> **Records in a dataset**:
⟨

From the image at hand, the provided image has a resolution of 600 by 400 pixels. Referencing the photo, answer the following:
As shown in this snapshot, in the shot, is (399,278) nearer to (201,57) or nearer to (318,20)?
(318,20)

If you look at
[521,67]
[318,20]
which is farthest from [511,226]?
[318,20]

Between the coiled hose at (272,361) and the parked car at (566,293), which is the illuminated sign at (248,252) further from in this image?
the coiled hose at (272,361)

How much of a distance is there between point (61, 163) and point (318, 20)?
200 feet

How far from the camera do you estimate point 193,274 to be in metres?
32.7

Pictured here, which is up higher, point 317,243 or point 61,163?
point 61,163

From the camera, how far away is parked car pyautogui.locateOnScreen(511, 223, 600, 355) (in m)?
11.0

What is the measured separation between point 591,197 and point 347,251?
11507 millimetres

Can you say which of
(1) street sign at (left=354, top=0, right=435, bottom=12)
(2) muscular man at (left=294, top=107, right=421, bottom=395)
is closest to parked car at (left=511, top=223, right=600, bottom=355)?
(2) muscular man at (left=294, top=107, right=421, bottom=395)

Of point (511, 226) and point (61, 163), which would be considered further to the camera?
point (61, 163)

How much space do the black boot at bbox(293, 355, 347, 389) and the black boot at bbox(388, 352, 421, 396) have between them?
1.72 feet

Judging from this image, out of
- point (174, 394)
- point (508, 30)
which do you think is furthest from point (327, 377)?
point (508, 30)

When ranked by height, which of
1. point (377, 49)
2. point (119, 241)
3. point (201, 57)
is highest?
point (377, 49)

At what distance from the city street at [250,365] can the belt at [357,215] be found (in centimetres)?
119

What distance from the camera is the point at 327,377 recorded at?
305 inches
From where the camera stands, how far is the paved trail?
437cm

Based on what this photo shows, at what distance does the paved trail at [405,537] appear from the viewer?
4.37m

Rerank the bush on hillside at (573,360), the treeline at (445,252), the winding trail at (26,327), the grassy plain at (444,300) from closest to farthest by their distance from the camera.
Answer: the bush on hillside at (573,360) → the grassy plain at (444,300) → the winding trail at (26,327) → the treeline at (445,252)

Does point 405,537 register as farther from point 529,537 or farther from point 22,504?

⟩

Copy the lines above, swapping every "parked car" for "stopped vehicle" and leaving everything else untouched.

> **Full solution**:
From the image at hand, the provided image has a resolution of 600 by 400 pixels. Referencing the photo, answer the following:
As shown in this snapshot, in the shot, is (399,278) nearer to (201,57) or nearer to (318,20)?
(318,20)

If you look at
[521,67]
[318,20]
which is farthest from [511,226]?
[318,20]

Between the coiled hose at (272,361) and the stopped vehicle at (566,293), which is the illuminated sign at (248,252) further from in this image?
the coiled hose at (272,361)

How much of a distance is there between point (61, 163) and point (318, 20)?
200 feet

How far from the camera do you estimate point 193,274 to be in metres?
32.7

Pictured here, which is up higher, point 317,243 or point 61,163?
point 61,163

From the camera, how far away is stopped vehicle pyautogui.locateOnScreen(511, 223, 600, 355) (in m)?
11.0

What is the measured separation between point 591,197 and point 347,251?
11507 millimetres

Can you say which of
(1) street sign at (left=354, top=0, right=435, bottom=12)
(2) muscular man at (left=294, top=107, right=421, bottom=395)
is closest to stopped vehicle at (left=511, top=223, right=600, bottom=355)?
(2) muscular man at (left=294, top=107, right=421, bottom=395)

Of point (511, 226) and point (61, 163), which would be considered further to the camera?
point (61, 163)

How much space do the black boot at bbox(293, 355, 347, 389) and the black boot at bbox(388, 352, 421, 396) have between them?
1.72 feet

Judging from this image, out of
- point (174, 394)
- point (508, 30)
which do you think is furthest from point (327, 377)?
point (508, 30)

When ranked by height, which of
1. point (377, 49)
2. point (119, 241)
3. point (201, 57)
is highest?
point (377, 49)

At what distance from the city street at [250,365] can the belt at [357,215] be found (in centimetres)?
119

What distance from the camera is the point at 327,377 recorded at?
305 inches
From where the camera stands, how far is the paved trail?
437cm

Based on what this photo shows, at what distance does the paved trail at [405,537] appear from the viewer?
4.37m

Rerank the bush on hillside at (573,360), the treeline at (445,252), the winding trail at (26,327), the grassy plain at (444,300) from closest to farthest by their distance from the camera.
Answer: the bush on hillside at (573,360) → the grassy plain at (444,300) → the winding trail at (26,327) → the treeline at (445,252)

Does point 405,537 register as farther from point 529,537 or farther from point 22,504?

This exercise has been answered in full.